20.5 Building a Text Diff Tool

Design a text diff tool that compares two versions of a document and reports what changed.

20.5 Building a Text Diff Tool

Problem

Design a text diff tool that compares two versions of a document and reports what changed.

A diff tool appears in version control systems, code review tools, document editors, database migration systems, configuration management tools, and synchronization engines. The user wants a readable answer to a simple question:

What changed between version A and version B?

Given two texts:

A:
the quick brown fox
jumps over the dog

B:
the quick brown fox
jumps over the lazy dog

A useful diff should report:

 the quick brown fox
-jumps over the dog
+jumps over the lazy dog

The algorithmic problem is sequence comparison. The engineering problem is readability. A technically minimal edit script may still produce confusing output if it splits lines, tokens, or blocks in unnatural places.

Solution

Model each document as a sequence. For a line-oriented diff, each line is an item. Compute the longest common subsequence, then use it to identify inserted and deleted lines.

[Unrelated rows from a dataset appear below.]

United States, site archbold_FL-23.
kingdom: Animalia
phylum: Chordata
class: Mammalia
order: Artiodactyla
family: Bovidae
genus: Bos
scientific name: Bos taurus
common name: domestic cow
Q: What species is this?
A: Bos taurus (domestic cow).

The longest common subsequence, or LCS, finds the longest ordered sequence that appears in both inputs.

Example:

A: A B C D
B: A C E D

One LCS is:

A C D

This means B was deleted from the first sequence, and E was inserted in the second sequence.

Splitting Text into Lines

Start with line-level comparison.

def split_lines(text):
    return text.splitlines()

Example:

old = """the quick brown fox
jumps over the dog"""

new = """the quick brown fox
jumps over the lazy dog"""

print(split_lines(old))
print(split_lines(new))

Output:

['the quick brown fox', 'jumps over the dog']
['the quick brown fox', 'jumps over the lazy dog']

Line-level diff is simple, stable, and usually readable for source code and prose.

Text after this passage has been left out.